Josie won’t have to experience whatever changes may come as a result, as she’ll be at her new school in Rhode Island.
When she toured it for the first time over spring break in March, she said her jaw dropped.
“I just felt like the environment was bombarding me with support,” said Josie.
“Safe space” stickers and LGBTQ pride flags lined the halls, Josie said, and there were posters for what looked to her like a very active Gender and Sexuality Alliance club.
“It was just like such a shock to me — like not a bad shock, but like, just shocked that this is how schools can be — it's just that Florida is just choosing not to be like that,” she said.
Health News Florida reached out to Gov. DeSantis' office several times to respond to families' concerns but has not heard back.
As painful as it is to have his daughter move under these circumstances, Josie's dad Eric says he feels for the kids who can't leave. He and Sarah say they will keep their pride flag waving in the yard and advocate for equality while Josie is away.
“I hope that the lawsuits work,” Eric said. “I think continued action and voicing opposition to the governor and the policies of the state will hopefully gain traction at some point. Just got to keep standing up and fighting for trans kids.”
Josie's parents say they're proud of her for taking this leap and hope she'll be free to just be herself now.
At her going away party, Josie and a small group of friends played a dance video game on her Nintendo Switch. They laughed as they tried to mirror the characters on screen dancing to the hip hop song “Watch Me (Whip/Nae Nae” by Silentó.
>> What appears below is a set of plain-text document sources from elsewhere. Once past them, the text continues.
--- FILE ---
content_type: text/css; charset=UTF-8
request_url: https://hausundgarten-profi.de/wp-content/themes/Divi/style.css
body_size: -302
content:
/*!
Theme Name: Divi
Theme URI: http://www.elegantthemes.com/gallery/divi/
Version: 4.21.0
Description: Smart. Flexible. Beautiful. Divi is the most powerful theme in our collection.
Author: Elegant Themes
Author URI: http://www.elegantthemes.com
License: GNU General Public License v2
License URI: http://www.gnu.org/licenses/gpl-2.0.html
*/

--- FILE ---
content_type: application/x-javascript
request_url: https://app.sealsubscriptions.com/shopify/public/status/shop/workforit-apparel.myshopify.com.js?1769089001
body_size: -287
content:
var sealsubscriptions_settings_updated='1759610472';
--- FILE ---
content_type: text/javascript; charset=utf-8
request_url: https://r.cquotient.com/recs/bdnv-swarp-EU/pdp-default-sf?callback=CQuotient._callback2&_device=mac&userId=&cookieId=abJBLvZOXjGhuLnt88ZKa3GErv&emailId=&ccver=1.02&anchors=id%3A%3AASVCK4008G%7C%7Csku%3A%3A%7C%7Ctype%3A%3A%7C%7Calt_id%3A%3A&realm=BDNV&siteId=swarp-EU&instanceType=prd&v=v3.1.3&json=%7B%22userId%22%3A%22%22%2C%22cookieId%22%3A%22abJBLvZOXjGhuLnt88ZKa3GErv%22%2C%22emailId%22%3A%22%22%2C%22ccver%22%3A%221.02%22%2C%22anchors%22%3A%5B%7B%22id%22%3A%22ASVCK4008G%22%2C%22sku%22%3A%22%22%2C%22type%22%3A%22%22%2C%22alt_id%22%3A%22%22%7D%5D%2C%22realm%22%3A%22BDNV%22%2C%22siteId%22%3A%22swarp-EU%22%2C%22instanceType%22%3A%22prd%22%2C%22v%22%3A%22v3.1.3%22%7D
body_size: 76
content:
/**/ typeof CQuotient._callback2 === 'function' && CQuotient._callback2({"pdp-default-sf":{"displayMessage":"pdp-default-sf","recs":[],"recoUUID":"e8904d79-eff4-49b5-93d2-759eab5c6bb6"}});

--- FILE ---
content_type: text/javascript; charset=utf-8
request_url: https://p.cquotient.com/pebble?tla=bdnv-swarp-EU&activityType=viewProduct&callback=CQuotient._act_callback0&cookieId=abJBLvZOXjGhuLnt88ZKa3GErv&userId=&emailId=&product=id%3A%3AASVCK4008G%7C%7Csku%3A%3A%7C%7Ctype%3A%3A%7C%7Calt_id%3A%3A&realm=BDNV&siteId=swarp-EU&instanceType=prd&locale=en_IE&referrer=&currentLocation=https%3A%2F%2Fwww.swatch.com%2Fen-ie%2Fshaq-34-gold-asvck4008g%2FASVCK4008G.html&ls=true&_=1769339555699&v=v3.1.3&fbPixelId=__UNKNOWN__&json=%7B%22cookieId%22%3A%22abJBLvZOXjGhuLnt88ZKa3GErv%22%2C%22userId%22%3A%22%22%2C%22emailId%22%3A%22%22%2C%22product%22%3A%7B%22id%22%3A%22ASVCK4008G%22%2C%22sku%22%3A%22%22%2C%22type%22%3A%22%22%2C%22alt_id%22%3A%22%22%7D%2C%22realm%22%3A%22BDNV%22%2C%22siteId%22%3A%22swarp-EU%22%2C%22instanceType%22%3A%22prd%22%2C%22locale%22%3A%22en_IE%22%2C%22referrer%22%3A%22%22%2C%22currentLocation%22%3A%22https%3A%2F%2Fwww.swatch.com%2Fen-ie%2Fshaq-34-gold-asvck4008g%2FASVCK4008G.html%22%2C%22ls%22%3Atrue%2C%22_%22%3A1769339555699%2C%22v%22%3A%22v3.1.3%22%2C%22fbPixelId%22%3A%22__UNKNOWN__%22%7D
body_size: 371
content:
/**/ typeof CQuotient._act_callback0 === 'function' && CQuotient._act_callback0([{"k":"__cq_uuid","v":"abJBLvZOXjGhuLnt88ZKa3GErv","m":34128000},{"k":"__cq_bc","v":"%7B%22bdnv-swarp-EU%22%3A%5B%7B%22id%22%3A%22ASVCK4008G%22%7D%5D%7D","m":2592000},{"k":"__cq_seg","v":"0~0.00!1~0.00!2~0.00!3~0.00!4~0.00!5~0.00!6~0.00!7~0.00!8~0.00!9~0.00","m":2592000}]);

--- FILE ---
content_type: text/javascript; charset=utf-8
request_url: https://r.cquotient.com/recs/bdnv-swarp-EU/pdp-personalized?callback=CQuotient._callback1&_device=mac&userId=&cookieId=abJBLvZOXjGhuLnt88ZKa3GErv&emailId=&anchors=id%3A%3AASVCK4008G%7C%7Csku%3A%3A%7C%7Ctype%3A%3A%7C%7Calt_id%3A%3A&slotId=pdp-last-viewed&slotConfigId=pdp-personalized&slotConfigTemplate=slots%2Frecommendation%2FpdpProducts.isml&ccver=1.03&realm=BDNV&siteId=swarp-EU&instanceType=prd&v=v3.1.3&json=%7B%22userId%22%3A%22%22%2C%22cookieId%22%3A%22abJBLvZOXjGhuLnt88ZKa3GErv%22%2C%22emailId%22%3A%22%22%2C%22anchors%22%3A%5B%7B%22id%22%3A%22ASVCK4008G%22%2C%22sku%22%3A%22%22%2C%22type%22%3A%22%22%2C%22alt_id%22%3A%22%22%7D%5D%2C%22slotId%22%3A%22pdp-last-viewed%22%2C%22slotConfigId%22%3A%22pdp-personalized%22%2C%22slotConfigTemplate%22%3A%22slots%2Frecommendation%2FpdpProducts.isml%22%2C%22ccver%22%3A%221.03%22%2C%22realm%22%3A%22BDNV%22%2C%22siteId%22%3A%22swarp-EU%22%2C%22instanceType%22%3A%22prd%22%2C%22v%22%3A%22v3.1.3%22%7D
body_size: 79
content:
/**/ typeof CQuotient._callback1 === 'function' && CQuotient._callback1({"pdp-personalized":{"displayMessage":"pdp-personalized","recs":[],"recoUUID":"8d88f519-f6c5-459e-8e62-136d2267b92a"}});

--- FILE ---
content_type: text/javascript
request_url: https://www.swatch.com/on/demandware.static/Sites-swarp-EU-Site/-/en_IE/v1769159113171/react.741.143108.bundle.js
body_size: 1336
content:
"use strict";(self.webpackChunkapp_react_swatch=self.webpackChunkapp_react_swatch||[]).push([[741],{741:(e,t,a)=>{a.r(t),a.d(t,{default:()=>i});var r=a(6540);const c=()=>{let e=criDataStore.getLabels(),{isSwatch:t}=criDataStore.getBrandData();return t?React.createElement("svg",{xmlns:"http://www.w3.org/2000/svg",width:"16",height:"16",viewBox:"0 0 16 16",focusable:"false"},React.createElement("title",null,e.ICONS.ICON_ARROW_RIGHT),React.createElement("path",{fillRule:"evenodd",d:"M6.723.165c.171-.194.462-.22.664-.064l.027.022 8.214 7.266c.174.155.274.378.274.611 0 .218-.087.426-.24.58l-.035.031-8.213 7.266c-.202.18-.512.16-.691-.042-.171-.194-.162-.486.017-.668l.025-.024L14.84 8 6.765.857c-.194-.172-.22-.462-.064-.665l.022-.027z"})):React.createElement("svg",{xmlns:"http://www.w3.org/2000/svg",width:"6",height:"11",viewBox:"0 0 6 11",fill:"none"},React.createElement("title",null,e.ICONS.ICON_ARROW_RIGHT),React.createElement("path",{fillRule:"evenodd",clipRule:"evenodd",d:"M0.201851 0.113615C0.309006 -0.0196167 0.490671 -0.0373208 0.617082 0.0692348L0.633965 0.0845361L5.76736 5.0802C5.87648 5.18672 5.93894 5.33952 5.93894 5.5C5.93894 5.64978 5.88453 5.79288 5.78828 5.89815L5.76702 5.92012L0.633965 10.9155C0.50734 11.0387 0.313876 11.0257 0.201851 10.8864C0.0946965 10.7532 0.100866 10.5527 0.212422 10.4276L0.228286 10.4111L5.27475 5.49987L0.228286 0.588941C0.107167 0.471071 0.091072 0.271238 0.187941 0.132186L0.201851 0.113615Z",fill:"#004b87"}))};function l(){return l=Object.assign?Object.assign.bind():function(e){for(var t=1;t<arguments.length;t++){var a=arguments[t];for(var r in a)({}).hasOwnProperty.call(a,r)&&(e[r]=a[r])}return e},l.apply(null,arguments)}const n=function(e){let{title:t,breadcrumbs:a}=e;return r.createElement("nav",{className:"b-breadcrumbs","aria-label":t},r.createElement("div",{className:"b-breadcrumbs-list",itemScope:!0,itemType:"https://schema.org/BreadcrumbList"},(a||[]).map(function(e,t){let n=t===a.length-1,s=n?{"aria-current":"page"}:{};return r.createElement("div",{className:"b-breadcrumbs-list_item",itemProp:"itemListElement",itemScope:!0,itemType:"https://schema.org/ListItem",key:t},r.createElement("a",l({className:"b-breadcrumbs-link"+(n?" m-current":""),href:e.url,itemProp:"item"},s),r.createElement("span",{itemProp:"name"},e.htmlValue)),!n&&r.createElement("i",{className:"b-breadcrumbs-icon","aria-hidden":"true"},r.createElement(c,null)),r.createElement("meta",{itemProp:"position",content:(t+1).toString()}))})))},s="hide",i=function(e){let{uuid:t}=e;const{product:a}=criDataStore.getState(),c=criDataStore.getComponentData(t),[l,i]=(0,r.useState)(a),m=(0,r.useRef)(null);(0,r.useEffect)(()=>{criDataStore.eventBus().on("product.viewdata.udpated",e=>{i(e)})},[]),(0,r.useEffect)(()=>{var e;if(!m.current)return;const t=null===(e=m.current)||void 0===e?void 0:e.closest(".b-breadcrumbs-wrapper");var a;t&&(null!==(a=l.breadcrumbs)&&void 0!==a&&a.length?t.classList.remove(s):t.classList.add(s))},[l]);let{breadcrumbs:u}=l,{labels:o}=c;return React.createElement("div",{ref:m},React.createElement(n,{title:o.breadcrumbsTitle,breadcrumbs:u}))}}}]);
Her paper chain made of maps draped around the living room. Sarah passed around slices of black forest cake, a favorite of Josie’s.
On the cake plate, “We love you Josie” was piped in frosting.
Josie says she'll miss her parents' hugs most of all.
Now in Rhode Island, Josie says she’s already met some new friends at school and plans to join the Gender and Sexuality Alliance. Her doctor at UF referred her to a health system in the area that provides hormone therapy. Her parents talk to her every day and plan to visit as often as they can.
It's unclear what Florida will look like for trans kids when Josie returns for summer break, or if she'll ever call the state home again. For now she's moving on.